Item 1.01 Entry into a Material Definitive Agreement.
On June 30, 2009, Vector Group Ltd. (the "Company") accepted for exchange
$99.94 million of its outstanding 5% Variable Interest Senior Convertible Notes
due 2011 ("Old Notes"), valued at 107% of aggregate principal amount, from the
holders of the Old Notes, for $106.94 million of its 6.75% Variable Interest
Senior Convertible Exchange Notes Due 2014 of the Company ("New Notes"). The New
Notes were issued pursuant to an Indenture, dated as of June 30, 2009 (the
"Indenture"), between the Company and Wells Fargo Bank, N.A., as trustee (the
"Trustee").
The Company issued the New Notes to the holders in reliance on the
exemption from the registration requirements of the Securities Act of 1933, as
amended, afforded by Section 3(a)(9) thereof. Pursuant to such exemption, the
New Notes are freely tradable upon exchange. No holder of any Old Note has made
or will make any cash payment to the Company in connection with the exchange of
notes.
The New Notes are convertible, at the option of the holder at any time on
or prior to maturity, into shares of the Company's common stock at a conversion
price of $17.06 per share, which is equal to a conversion rate of approximately
58.6063 shares of common stock per $1,000 principal amount of New Notes, subject
to adjustment.
Interest on the New Notes is payable quarterly on February 15, May 15,
August 15 and November 15 of each year, beginning August 15, 2009. The New Notes
accrue interest at 3.75% per annum, with an additional amount of interest
payable on each interest payment date equal to the product of the amount of cash
dividends paid by the Company on its common stock during the prior three-month
period ending on the record date for such interest payment multiplied by the
number of shares of the Company's common stock into which the Notes are
convertible on such record date (such additional interest, on an annualized
basis, the "Additional Interest Payment," and the sum of 3.75% per annum of the
outstanding principal amount of the notes plus the Additional Interest Payment,
being the "Total Interest"). Notwithstanding the foregoing, annual interest
payable shall be the higher of (i) the Total Interest or (ii) 6.75% per annum of
such outstanding principal amount. The New Notes will mature on November 15,
2014. The Company will redeem on June 15, 2014 and at the end of each interest
accrual period thereafter an additional amount, if any, of the New Notes
necessary to prevent the New Notes from being treated as an "Applicable High
Yield Discount Obligation" under the Internal Revenue Code.

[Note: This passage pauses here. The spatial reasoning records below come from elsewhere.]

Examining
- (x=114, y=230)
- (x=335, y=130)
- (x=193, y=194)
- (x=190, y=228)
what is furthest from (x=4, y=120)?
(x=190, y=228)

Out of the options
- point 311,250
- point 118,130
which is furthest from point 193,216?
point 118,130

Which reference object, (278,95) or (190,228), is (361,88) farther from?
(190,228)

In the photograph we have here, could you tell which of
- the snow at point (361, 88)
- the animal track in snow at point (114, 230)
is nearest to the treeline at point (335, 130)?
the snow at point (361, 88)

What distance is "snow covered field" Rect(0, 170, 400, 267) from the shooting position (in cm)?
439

The New Notes will be the Company's unsecured and unsubordinated
obligations and will rank on a parity in right of payment with all of its
existing and future unsecured and unsubordinated indebtedness. In addition, the
New Notes will effectively rank junior to the Company's existing and any future
secured indebtedness and junior to liabilities of the Company's subsidiaries.
Upon a fundamental change (as defined in the New Notes), each holder of the
New Notes may require the Company to repurchase some or all of its New Notes at
a repurchase price equal to 100% of the aggregate principal amount of the New
Notes plus accrued and unpaid interest, if any.
If an event of default (as defined in the New Notes) has occurred and is
continuing (as defined in the New Notes), the holders of at least 25% in
aggregate principal amount of the outstanding New Notes may declare the New
Notes immediately due and payable at their principal amount together with
accrued interest, except that an event of default resulting from a bankruptcy or
similar proceeding will automatically cause the New Notes to become immediately
due and payable without any declaration or other act on the part of any Note
holders.
The summary of the foregoing transaction is qualified in its entirety by
reference to the text of the related Indenture, which is included as an exhibit
hereto and are incorporated herein by reference.
Item 2.03 Creation of a Direct Financial Obligation or an Obligation under an
Off-Balance Sheet Arrangement of a Registrant.
See Item 1.01, which is incorporated herein by reference.